**Source document**

It doesn’t mean one person is right and the other is wrong – it just means that they process the information coming to them in different ways.
The difference here can be primarily attributed to the Intuitive versus Observant personality scale.
An Intuitive leader is probably already thinking three steps ahead, while an Observant leader is more focused on what’s right in front of them.
Both are convinced they’re seeing clearly. And both might be missing something their team needs them to see. Let’s explore that today!
P.S. For more information on how to lead your team (rather than yourself) through stress and uncertainty based on their personality traits, check out our past Managing Stress series.
How Intuitive Leaders React When Uncertainty Hits
If you’re an Intuitive leader, uncertainty probably makes your mind start connecting dots in every direction. This situation reminds you of three other scenarios that went sideways, and suddenly you’re mapping out five different ways things could unravel.
That pattern recognition usually serves you well. But when uncertainty hits, it can generate more anxiety than clarity. You might catch yourself raising concerns about problems that haven’t happened yet while your team is still trying to handle what’s happening right now.
You’re probably speaking in abstractions and possibilities – “we need to think about how this could affect our Q3 targets” – when your team is asking concrete questions like “what do we do today?”
Your ability to see what’s coming is genuinely valuable. But sometimes you’re so busy preventing future crises that you’re neglecting the actual one in front of you.

Scene-based reasoning records:
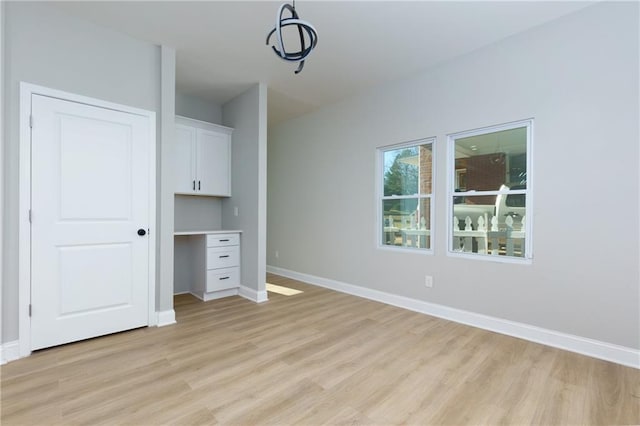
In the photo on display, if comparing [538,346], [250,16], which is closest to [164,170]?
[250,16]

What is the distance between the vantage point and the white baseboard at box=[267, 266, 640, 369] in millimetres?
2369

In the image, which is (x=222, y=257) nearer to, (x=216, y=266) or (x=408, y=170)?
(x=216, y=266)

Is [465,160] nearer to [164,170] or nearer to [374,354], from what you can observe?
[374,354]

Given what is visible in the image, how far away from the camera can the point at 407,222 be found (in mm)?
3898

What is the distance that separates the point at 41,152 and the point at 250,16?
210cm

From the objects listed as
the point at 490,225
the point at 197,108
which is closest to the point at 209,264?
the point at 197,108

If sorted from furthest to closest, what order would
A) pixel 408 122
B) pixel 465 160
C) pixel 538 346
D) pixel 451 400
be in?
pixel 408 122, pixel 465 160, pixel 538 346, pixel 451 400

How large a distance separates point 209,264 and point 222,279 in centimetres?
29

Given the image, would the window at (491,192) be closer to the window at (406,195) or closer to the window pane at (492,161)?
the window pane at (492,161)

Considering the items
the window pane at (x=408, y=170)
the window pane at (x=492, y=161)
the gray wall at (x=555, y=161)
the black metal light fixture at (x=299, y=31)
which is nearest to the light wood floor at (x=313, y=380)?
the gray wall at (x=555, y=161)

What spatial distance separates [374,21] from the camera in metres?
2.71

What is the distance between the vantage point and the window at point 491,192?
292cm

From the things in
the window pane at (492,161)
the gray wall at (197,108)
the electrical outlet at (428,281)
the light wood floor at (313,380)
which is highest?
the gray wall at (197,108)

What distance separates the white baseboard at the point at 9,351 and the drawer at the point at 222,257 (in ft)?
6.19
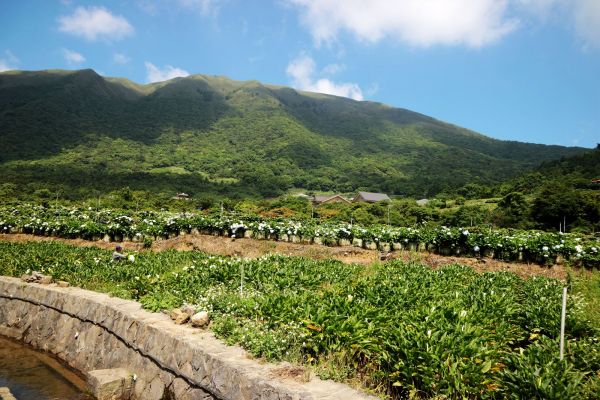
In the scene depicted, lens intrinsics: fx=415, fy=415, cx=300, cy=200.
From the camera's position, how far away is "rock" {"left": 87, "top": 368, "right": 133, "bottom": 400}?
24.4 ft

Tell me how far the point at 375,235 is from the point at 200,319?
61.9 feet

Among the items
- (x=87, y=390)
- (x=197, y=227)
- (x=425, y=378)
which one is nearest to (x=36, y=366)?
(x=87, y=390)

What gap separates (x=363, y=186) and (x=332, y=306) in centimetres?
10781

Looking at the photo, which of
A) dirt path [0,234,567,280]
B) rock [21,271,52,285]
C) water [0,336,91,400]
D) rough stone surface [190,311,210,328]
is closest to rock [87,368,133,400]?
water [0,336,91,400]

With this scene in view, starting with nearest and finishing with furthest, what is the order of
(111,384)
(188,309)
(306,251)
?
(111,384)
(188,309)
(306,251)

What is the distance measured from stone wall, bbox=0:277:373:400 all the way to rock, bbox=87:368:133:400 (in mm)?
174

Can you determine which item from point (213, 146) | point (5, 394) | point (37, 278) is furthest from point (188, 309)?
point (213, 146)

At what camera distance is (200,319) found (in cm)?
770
---
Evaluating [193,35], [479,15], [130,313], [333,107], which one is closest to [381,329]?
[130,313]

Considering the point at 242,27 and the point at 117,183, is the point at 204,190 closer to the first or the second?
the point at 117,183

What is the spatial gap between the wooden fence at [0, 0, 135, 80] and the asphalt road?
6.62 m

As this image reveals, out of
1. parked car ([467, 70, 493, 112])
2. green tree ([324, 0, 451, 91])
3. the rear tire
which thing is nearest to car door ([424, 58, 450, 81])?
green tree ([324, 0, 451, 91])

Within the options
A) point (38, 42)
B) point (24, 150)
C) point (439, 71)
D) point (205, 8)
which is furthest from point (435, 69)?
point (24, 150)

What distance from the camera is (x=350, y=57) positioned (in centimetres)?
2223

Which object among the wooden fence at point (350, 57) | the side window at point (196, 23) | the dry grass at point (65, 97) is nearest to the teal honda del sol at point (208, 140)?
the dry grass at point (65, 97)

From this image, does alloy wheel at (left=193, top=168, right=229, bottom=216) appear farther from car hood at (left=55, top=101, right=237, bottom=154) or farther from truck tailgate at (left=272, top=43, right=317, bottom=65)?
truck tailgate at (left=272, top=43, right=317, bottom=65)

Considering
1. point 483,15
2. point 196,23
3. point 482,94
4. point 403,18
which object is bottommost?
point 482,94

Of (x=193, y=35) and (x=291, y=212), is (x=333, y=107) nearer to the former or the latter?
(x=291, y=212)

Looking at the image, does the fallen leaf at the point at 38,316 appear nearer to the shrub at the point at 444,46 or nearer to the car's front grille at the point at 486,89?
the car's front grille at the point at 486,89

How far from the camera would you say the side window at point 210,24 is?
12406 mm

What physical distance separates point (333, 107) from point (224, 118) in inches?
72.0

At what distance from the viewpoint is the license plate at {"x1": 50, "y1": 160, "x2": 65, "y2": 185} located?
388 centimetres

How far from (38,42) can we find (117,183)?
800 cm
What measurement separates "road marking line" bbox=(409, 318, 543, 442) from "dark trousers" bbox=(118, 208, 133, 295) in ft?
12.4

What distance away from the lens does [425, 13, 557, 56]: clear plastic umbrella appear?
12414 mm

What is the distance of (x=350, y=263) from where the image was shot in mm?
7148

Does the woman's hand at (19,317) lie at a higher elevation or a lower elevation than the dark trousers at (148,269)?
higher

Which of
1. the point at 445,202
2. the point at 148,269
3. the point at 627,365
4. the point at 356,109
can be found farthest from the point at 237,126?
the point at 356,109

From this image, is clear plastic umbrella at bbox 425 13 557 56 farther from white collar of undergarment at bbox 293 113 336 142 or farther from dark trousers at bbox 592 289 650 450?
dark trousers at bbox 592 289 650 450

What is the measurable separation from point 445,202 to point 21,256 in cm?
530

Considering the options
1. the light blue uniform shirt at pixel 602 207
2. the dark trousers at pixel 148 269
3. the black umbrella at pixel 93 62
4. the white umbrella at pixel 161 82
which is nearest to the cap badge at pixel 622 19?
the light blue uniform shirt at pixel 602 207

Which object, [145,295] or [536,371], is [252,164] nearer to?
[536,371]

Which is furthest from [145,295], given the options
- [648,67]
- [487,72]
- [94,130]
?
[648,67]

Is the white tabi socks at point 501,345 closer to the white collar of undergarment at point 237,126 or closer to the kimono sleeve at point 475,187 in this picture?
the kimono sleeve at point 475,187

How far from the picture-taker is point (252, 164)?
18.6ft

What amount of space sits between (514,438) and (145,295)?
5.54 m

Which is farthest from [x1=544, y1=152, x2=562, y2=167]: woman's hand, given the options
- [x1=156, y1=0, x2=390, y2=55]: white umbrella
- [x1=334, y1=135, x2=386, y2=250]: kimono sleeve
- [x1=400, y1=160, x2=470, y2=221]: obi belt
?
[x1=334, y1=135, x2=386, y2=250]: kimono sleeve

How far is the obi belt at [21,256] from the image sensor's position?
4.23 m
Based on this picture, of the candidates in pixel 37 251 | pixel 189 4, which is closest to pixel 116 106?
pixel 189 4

**Stated task**
From the text on leaders and uncertainty, list every number written out as a word, each with the noun it goes with.

**Result for this exercise**
- one person
- three steps
- three other scenarios
- five different ways